Prior to working in the community with children, Young aquired a public relations internship with the Brooklyn Nets. Young was an avid sports fan playing soccer, football, and basketball. Young attended the University of Delaware, then transferred to Montclair State University. While Young was playing sports he realized how important it was to give back to his community. Although he was a talented player, he knew that not everyone could play in the NBA. Young realized that not playing in the NBA wasn’t necessarily a bad thing. I interviewed Sean Young as he prepares for his first independent clinic on Saturday, May 21.

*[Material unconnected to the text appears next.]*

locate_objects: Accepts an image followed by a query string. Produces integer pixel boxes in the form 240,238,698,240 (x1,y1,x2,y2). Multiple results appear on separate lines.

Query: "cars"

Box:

Young reminisces on his time as a young fan, “my best friend got me into sports. I grew up as a huge Chicago Bulls fan idolizing Michael Jordan. I decided that I wanted to play soccer and basketball since my best friend played.” Once Young attended middle school, he remembers when he started to take sports seriously, Young states “probably during seventh and eighth grade I started to take basketball more seriously. It was big for me. I realized I was better than most of my classmates and age group.” Young also remembers growing up with future NBA talent. “I played with Lance Thomas [currently with the New York Knicks], we grew up together. Our eighth grade team went 50-0; that was huge. We started to get really serious about basketball at this time”

Young wasn’t only talented in basketball, but in various other sports as well. “I was really good at soccer. If I wasn’t playing basketball I was working on my soccer skills. From third grade until the end of my senior year in high school, I was always in the gym.” “My friends convinced me to play football and baseball because of my size and height, but that didn’t last a year.” Young always found a way to go back to his first love – basketball. Once Young graduated from high school, it was his dream to play at a university. Young reminisces, “I wanted to play division 1 basketball, that’s why I went to Delaware. That situation was going well, but I wanted to come back home and play at Montclair State. I was a freshman at Delaware and I didn’t get a chance to evolve as a player.”

After Young graduated from Montclair State, he realized that the NBA was so far away in terms of reaching that plateau. One of his coaches approached him with an opportunity to speak with the Assistant General Manager from the Brooklyn Nets, Bobby Marks. “My coach said I have Bobby Marks on the phone. I said from the Nets? We spoke for a bit and he offered me an internship in the public relations department and I took it. I felt it was too much for me, it was a lot of work, but although it was rewarding, it wasn’t something I was interested in fully.” Young still wanted to work in sports but he decided to turn his attention towards community efforts.

“I just realized that the other coaches that are in these clinics, not that they’re bad coaches, but I came from winning communities and there is something to learn from that to give back to the kids. Other people don’t have those experiences and we are missing that in our communities.”

Young will now run his own independent clinic where he will be the lead and have other coaches under his supervision. Young has coached at enough clinics to know how to run a youth program and he is excited to give back to the community he grew up in – New Jersey.

“This is my first independent clinic where I will be at the helm. It was easy for me because I was already going in this direction. I was learning so much and I feel like whatever job you work you learn and you should take that and build it on your own and you should give back to people who you know you can give back to.”

I asked what will his message be to the children that will attend his first clinic on Saturday, May 21, “I hope that they learn the game of basketball. I want them to know that life is a mentality and that if you believe in something, you can achieve it with focus and effort. That is what the importance of a basketball clinic really is, it isn’t only about the basketball aspect. Not everyone will go to the NBA, it’s more about the learning experience.”